─── PASSAGE EXTRAIT

Dans la lignée de sa trilogie fantastique qui explorait déjà les frontières du théâtre et du cinéma, Marc Lainé offre au public une histoire d’amour avec ses joies et ses échecs, reflétant l’évolution des rapports entre les classes populaires et bourgeoises ainsi que des rapports entre hommes et femmes. Ce diptyque poignant et mélancolique amène alors à réfléchir sur les luttes sociales, leurs acquis et ce qu’il reste encore à faire.

Ces deux pièces écrites et mises en scène par Marc Lainé racontent les moments clefs de la relation de deux personnages au premier abord diamétralement opposés. Liliane (Adeline Guillot) est une fille d’ouvriers, issue d’un milieu rural et engagée philosophiquement dans les luttes sociales et féministes. Paul (Vladislav Galard) est un auteur parisien bourgeois et égocentrique qui tente de dépasser ses origines pour changer, à son échelle, les rapports sociaux, mais qui est souvent rattrapé par son éducation. Cette relation s’étale sur deux spectacles d’une heure chacun. Le premier, Nos Paysages mineurs, relate leur relation par une suite de scènes marquantes dans un train, de leur rencontre en 1969 à leur rupture en 1974. Le second, En finir avec leur histoire, se déroule 15 ans plus tard, en 1992, dans les rues de Paris, et déroule, le temps d’une soirée, une discussion au sujet de leur fils Martin, de leurs chemins respectifs ainsi que de leur incapacité à véritablement passer à une autre histoire que la leur. Comme la représentation traverse les époques – elle se déroule sur 23 ans –, elle retrace autant leur histoire d’amour que les évolutions sociétales de ces années, l’une et les autres étant étroitement liées notamment à cause des origines et des engagements politiques de chaque protagoniste, qui façonnent et finissent par miner leur relation.

──────

— ENSEMBLE DE CONSIGNES —
[1] Dans le passage sur le diptyque de Marc Lainé, quelle interprète tient le rôle de Liliane ?
[2] Prolongez le passage sur le diptyque de Marc Lainé en reprenant juste après sa dernière phrase.

─── DONNÉES FOURNIES

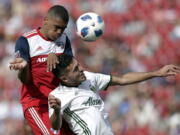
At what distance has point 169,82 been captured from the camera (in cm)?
1129

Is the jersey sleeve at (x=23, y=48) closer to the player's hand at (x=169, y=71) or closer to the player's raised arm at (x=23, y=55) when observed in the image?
the player's raised arm at (x=23, y=55)

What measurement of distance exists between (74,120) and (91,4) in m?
7.74

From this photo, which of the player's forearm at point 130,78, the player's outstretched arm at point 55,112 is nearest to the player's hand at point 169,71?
the player's forearm at point 130,78

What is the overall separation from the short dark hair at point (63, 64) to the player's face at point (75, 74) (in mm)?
37

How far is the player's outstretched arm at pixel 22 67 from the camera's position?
→ 5570 millimetres

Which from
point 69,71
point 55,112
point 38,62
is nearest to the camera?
point 55,112

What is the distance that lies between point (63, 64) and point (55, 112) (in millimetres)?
517

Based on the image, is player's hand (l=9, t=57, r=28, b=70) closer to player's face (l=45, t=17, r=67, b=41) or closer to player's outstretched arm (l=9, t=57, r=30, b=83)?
player's outstretched arm (l=9, t=57, r=30, b=83)

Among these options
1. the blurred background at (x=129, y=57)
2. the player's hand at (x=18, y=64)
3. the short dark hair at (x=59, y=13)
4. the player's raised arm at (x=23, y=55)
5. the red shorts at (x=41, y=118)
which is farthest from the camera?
the blurred background at (x=129, y=57)

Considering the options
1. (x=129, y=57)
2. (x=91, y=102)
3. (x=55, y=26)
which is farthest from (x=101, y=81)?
(x=129, y=57)

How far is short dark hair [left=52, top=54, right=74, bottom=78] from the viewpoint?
19.1ft

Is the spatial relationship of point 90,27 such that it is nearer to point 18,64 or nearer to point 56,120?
point 18,64

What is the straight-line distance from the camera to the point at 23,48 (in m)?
6.04

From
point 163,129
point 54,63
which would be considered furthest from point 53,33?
point 163,129
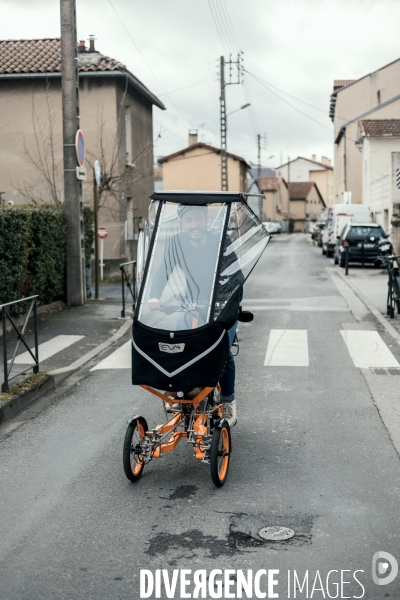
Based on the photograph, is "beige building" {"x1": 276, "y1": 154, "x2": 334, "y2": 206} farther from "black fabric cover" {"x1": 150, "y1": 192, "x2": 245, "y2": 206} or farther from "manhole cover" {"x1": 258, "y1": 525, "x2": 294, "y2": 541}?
"manhole cover" {"x1": 258, "y1": 525, "x2": 294, "y2": 541}

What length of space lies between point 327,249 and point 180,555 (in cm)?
3175

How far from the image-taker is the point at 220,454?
→ 560cm

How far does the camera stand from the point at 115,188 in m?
26.3

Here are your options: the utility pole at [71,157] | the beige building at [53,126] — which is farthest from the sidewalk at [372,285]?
the beige building at [53,126]

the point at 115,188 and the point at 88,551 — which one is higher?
the point at 115,188

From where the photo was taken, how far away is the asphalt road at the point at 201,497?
13.9 feet

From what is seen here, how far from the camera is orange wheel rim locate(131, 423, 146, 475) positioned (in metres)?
5.69

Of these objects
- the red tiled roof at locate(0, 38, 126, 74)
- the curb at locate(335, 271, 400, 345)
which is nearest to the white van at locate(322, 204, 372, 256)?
the curb at locate(335, 271, 400, 345)

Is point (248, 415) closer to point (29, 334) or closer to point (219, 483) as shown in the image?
point (219, 483)

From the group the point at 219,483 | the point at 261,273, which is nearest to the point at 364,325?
the point at 219,483

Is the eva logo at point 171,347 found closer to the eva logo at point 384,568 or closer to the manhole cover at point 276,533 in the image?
the manhole cover at point 276,533

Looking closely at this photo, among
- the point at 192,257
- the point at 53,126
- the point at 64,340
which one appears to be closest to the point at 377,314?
the point at 64,340

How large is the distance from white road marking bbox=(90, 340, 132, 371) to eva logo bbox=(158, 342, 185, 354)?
4.80 meters

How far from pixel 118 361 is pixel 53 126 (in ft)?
56.7
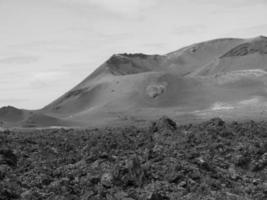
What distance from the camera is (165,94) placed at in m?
96.9

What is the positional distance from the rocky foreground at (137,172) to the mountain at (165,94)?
4245 centimetres

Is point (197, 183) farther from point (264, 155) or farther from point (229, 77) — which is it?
point (229, 77)

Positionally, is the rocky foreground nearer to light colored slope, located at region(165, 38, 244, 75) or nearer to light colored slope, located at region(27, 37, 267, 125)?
light colored slope, located at region(27, 37, 267, 125)

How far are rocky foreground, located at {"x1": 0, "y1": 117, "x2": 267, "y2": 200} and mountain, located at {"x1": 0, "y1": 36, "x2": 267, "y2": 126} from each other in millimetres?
42447

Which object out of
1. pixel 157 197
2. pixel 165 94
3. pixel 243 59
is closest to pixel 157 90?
pixel 165 94

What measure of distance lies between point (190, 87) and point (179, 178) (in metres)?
83.0

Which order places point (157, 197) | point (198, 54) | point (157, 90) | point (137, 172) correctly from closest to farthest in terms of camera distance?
point (157, 197), point (137, 172), point (157, 90), point (198, 54)

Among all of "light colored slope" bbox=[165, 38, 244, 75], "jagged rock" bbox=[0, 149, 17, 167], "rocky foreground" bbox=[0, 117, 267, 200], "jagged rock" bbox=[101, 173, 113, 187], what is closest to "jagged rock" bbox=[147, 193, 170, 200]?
"rocky foreground" bbox=[0, 117, 267, 200]

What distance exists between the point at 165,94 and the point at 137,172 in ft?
262

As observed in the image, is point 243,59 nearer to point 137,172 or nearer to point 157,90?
point 157,90

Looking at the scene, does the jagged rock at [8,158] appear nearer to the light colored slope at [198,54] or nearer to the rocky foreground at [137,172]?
the rocky foreground at [137,172]

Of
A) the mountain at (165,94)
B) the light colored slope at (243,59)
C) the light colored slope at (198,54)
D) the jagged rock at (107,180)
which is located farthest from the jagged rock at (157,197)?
the light colored slope at (198,54)

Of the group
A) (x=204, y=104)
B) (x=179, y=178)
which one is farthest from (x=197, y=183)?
(x=204, y=104)

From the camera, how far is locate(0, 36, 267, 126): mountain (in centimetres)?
7769
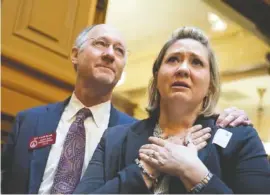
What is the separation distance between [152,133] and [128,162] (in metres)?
0.11

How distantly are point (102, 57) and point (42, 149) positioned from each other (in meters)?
0.39

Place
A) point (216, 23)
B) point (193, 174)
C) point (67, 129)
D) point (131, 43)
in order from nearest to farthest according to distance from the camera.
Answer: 1. point (193, 174)
2. point (67, 129)
3. point (216, 23)
4. point (131, 43)

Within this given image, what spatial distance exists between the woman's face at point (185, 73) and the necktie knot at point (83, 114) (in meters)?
0.39

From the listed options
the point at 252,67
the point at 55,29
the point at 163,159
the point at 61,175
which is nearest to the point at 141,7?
the point at 252,67

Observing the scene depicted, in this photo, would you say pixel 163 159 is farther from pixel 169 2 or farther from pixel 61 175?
pixel 169 2

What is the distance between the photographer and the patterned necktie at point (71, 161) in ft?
4.04

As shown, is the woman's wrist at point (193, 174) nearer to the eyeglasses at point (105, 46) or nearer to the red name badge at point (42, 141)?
the red name badge at point (42, 141)

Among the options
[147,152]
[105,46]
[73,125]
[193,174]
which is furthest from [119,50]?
[193,174]

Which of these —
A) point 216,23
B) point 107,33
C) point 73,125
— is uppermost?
point 216,23

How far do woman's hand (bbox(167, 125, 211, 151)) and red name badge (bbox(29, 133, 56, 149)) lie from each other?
455mm

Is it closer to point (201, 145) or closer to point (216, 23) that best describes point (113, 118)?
point (201, 145)

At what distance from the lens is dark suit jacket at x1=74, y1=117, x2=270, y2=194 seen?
3.08 ft

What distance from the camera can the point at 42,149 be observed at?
1322mm

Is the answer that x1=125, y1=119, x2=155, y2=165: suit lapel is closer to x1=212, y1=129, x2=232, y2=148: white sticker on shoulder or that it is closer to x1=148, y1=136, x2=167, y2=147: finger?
x1=148, y1=136, x2=167, y2=147: finger
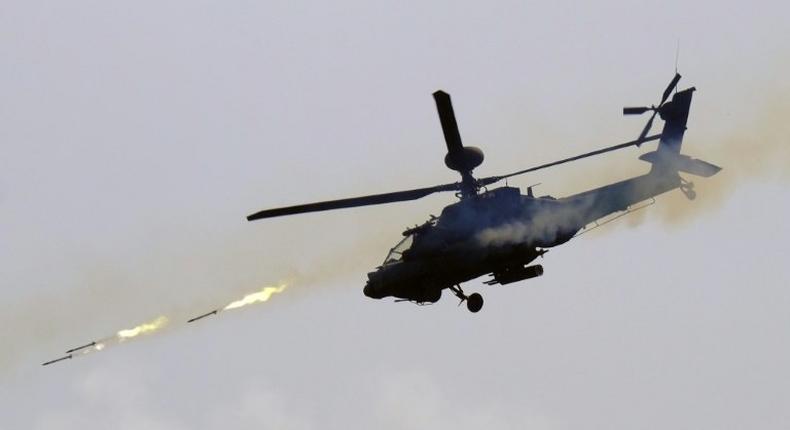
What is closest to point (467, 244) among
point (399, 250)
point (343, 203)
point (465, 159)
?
point (399, 250)

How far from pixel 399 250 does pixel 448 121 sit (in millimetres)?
5424

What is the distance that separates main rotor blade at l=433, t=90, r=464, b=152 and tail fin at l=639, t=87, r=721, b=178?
300 inches

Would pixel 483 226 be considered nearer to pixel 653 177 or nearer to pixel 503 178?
pixel 503 178

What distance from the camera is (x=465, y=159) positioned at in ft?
117

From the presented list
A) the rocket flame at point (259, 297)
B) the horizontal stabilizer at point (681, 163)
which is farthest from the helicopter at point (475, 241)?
the rocket flame at point (259, 297)

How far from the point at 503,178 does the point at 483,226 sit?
1436 mm

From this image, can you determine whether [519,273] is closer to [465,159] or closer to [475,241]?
[475,241]

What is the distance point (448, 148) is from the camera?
3519 cm

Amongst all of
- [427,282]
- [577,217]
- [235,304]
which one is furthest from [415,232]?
[235,304]

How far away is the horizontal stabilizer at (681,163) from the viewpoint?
1570 inches

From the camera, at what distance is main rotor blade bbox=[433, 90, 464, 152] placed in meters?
33.1

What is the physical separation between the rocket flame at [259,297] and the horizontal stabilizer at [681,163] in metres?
11.7

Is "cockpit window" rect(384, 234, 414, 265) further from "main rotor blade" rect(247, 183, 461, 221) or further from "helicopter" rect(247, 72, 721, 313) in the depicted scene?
"main rotor blade" rect(247, 183, 461, 221)

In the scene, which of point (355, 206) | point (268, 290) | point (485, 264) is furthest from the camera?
point (268, 290)
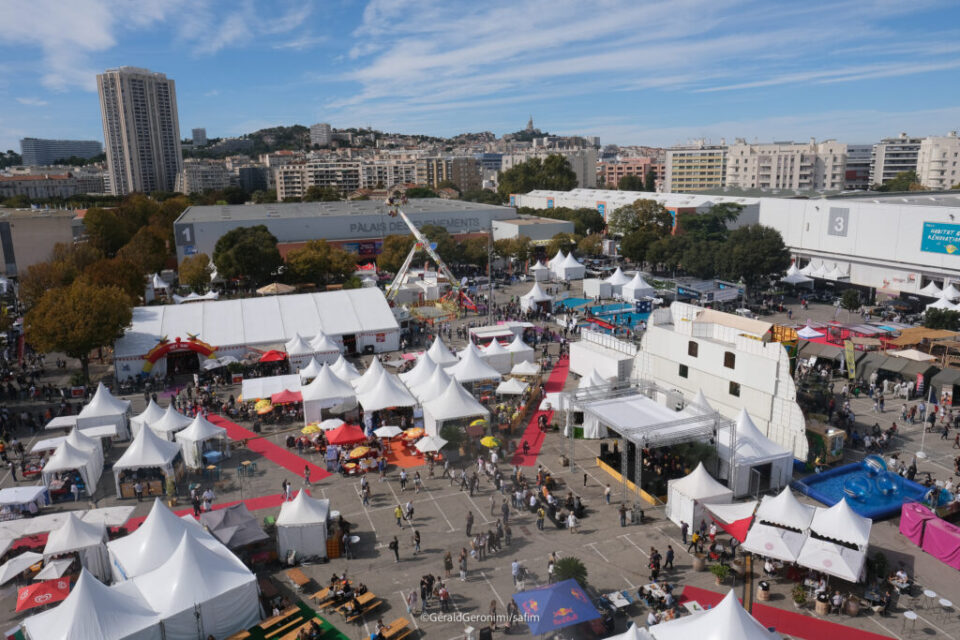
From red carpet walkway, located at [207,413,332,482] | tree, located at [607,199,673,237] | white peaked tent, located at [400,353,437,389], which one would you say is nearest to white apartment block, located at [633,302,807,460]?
white peaked tent, located at [400,353,437,389]

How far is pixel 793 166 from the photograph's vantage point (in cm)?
11462

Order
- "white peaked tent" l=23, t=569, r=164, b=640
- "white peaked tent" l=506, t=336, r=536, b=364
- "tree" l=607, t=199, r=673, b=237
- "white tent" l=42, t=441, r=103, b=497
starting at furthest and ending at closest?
"tree" l=607, t=199, r=673, b=237 → "white peaked tent" l=506, t=336, r=536, b=364 → "white tent" l=42, t=441, r=103, b=497 → "white peaked tent" l=23, t=569, r=164, b=640

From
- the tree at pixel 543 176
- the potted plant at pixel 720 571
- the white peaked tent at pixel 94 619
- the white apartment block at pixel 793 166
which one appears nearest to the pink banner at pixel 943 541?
the potted plant at pixel 720 571

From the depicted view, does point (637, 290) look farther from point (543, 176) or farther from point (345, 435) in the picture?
point (543, 176)

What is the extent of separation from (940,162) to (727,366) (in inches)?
4606

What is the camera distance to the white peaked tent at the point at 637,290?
1800 inches

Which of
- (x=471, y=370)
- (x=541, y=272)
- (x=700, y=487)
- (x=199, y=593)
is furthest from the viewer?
(x=541, y=272)

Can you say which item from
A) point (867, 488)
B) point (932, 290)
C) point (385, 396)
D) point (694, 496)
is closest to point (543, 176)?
point (932, 290)

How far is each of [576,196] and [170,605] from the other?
77734 mm

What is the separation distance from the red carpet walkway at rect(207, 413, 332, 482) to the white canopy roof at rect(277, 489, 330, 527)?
471 centimetres

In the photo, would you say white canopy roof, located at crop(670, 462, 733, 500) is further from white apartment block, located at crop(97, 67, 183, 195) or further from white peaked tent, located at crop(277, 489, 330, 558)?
white apartment block, located at crop(97, 67, 183, 195)

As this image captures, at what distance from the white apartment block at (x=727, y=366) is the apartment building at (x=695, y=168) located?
4087 inches

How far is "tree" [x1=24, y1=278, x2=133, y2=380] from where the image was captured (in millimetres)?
29438

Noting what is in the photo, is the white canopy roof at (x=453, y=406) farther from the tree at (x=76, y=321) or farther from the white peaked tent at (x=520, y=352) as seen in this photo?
the tree at (x=76, y=321)
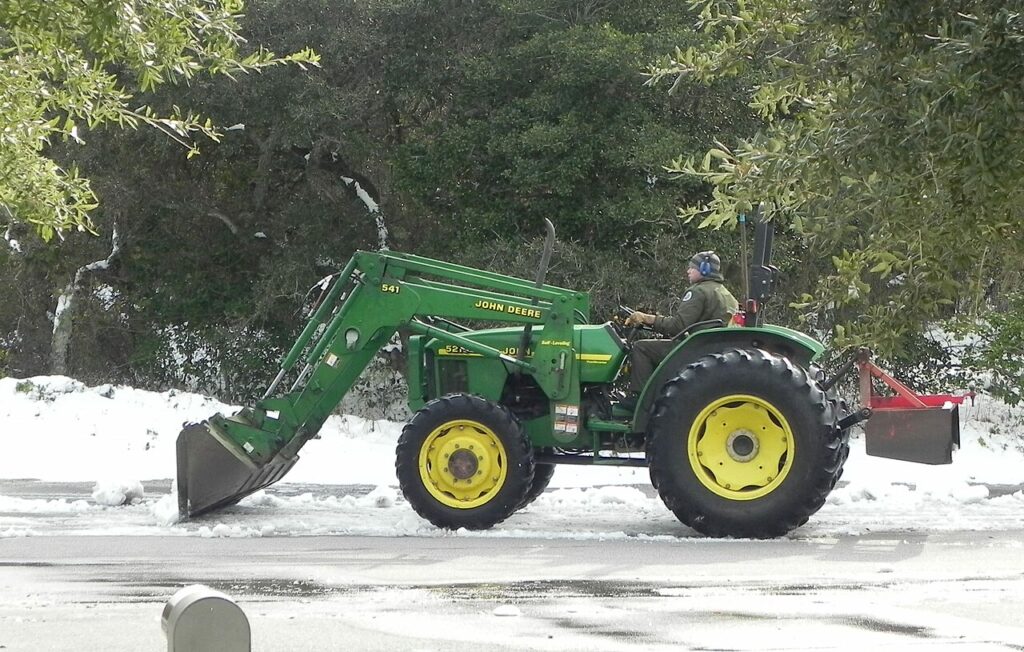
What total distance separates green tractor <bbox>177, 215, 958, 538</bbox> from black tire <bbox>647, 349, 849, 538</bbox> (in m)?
0.01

──────

— RÉPONSES AUX EXERCICES —
[1] Adeline Guillot.

[2]
Pour raconter cette histoire d’amour et d’évolution de mœurs sociétales, Marc Lainé a choisi de travailler avec une scénographie particulière mêlant théâtre et prises de vues retransmises en direct, jouant ainsi avec les limites de chaque art en les hybridant. Dans la première partie, le couple est dans la cabine d’un wagon, de profil au public et un peu caché par la structure. Les caméras placées dans la cabine retransmettent, en gros plan, les visages des deux comédien·ne·s donnant un accès direct à leurs émotions. Dans la seconde partie, les images servent de décor en arrière-plan des acteur·ice·s qui avancent sur un tapis roulant, ce qui contraste fortement avec l’immobilité de la cabine. Les caméras filmant en temps réel servent ici à jouer avec l’espace scénique, permettant aux comédien·ne·s de jouer dos au public dans une mise en scène innovante. Dans un entretien après le spectacle, la troupe a mis en avant le rôle actif du public par rapport au dispositif. Les spectateur·ice·s sont invité·e·s à « faire eux-mêmes le montage » du spectacle en regardant tantôt l’écran, tantôt le jeu théâtral. Le metteur en scène recherche d’ailleurs à ce que le jeu théâtral « déborde de l’écran » pour attirer l’œil du public mais aussi pour que sa création reste du théâtre filmé et non une projection. De plus, les acteuri·ce·s ne savent pas toujours quand iels sont projeté·e·s, ce qui accentue leur jeu théâtral qui ne cherche pas la caméra mais bien l’attention du public. 

Cependant, dans Nos Paysages mineurs, l’écran est si imposant qu’il attire inexorablement le regard et éclipse malheureusement le jeu scénique trop caché par la structure de la cabine. S’il permet de renforcer le lien émotionnel avec les personnages, il tend donc aussi à fragiliser l’immersion théâtrale lorsqu’on réalise s’être détourné du plateau depuis plusieurs minutes. Dans la seconde partie, l’écran est utilisé plus judicieusement et vient véritablement compléter le jeu des comédien·ne·s : il sert tantôt de décor, tantôt de prolongement scénique, en permettant aux interprètes de jouer dos à dos tout en rendant leurs visages simultanément visibles au public. Toutefois, dans les deux pièces, les plans larges font doublon avec ce qui se passe sur scène, ce qui parasite inutilement le regard.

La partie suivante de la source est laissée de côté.